Out Our Way was an American single-panel comic strip series by Canadian-American comic strip artist J. R. Williams. Distributed by Newspaper Enterprise Association, the cartoon series was noted for its depiction of American rural life and the various activities and regular routines of families in small towns. The panel introduced a cast of continuing characters, including the cowboy Curly and ranch bookkeeper Wes. Out Our Way ran from 1922 to 1977, at its peak appearing in more than 700 newspapers.

Publication history 
Out Our Way first appeared in a half-dozen small-market newspapers on March 20, 1922.

Williams used Out Our Way as an umbrella title for several alternating series, including The Bull of the Woods, Why Mothers Get Gray, Born Thirty Years Too Soon, The Worrywarts and Heroes Are Made - Not Born.

The success of the daily panel prompted a Sunday feature, but it was not a grouping of panels, as in the Sunday Grin and Bear It. Instead, the characters of Why Mothers Get Gray were expanded into a Sunday strip, Out Our Way with the Willits (aka The Willets). Williams' assistants on the Sunday strip were Neg Cochran and George Scarbo (whose own strip The Comic Zoo sometimes ran next to The Willets as a Sunday sidebar feature).
────────────────────
Given problem A: According to the comic strip history, on what date did Out Our Way first appear in newspapers?
The comic strip history and the entries that come next are unrelated material.

Items:
────────────────────
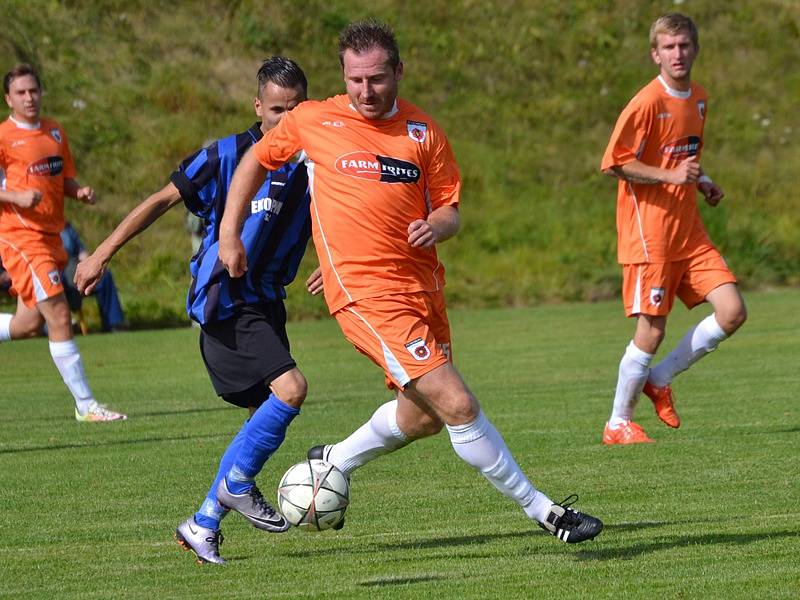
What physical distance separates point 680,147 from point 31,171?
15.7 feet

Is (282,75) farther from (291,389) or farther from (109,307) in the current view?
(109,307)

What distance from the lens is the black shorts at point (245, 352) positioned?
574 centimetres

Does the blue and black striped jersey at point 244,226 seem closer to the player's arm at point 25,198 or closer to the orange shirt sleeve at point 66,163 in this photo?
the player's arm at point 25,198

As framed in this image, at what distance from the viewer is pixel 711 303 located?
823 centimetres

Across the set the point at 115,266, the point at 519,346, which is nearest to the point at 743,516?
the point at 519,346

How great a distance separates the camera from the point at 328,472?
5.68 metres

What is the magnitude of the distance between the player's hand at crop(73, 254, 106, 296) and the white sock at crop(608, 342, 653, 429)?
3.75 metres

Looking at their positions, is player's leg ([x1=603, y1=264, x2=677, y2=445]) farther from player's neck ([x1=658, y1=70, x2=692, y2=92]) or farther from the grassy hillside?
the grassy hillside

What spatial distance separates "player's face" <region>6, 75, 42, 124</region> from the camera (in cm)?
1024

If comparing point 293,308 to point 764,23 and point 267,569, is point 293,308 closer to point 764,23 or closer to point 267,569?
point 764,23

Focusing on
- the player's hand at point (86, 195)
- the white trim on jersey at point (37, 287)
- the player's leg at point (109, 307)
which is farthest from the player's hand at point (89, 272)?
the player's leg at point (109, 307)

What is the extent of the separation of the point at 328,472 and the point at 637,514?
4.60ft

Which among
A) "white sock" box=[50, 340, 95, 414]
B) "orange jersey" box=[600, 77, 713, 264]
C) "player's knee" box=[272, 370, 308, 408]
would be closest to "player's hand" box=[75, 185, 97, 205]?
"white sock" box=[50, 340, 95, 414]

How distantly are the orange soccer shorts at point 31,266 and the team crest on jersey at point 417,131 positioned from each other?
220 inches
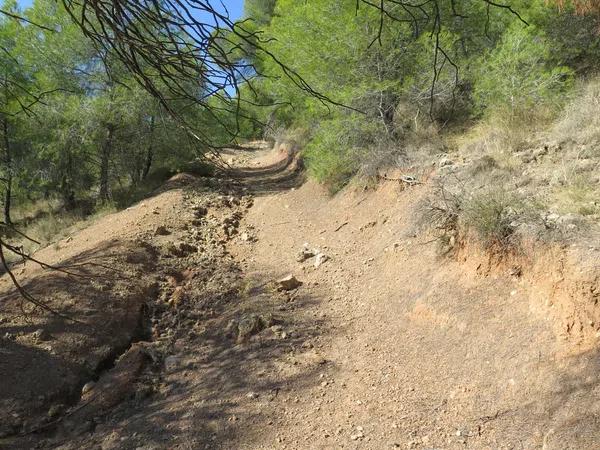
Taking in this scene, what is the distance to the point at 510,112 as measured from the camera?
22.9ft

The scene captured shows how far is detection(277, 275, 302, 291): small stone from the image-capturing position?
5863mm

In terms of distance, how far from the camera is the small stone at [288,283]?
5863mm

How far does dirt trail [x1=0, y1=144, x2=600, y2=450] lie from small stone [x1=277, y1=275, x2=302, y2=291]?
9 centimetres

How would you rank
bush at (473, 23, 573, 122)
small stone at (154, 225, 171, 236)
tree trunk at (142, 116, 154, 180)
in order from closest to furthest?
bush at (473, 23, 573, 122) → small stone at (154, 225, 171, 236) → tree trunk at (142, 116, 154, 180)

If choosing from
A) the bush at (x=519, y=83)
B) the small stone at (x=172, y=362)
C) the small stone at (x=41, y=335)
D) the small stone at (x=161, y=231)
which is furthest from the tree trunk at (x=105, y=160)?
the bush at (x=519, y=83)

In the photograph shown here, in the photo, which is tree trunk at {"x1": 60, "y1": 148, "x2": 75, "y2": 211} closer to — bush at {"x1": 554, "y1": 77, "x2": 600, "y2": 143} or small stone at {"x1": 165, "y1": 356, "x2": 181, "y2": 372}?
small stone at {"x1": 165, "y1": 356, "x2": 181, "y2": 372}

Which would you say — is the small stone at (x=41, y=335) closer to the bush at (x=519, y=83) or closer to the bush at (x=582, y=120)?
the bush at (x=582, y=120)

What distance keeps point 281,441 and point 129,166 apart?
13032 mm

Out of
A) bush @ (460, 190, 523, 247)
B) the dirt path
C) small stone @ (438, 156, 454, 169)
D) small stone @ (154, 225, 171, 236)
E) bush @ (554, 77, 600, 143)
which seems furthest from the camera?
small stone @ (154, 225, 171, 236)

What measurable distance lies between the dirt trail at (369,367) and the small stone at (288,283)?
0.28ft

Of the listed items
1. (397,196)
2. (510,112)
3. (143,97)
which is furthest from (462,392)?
────────────────────
Given problem B: From the entries, pull out the lines from the line with "As framed in" to the line with "3.75 metres", both included, and reproduce them unchanged.

Complete response A: March 20, 1922.

Complete response B:
As framed in this image, at what distance from the viewer is pixel 711 303 located?
823 centimetres

Across the set the point at 115,266, the point at 519,346, which is nearest to the point at 743,516?
the point at 519,346

How great a distance separates the camera from the point at 328,472?
5.68 metres

What is the magnitude of the distance between the player's hand at crop(73, 254, 106, 296) and the white sock at crop(608, 342, 653, 429)?
3.75 metres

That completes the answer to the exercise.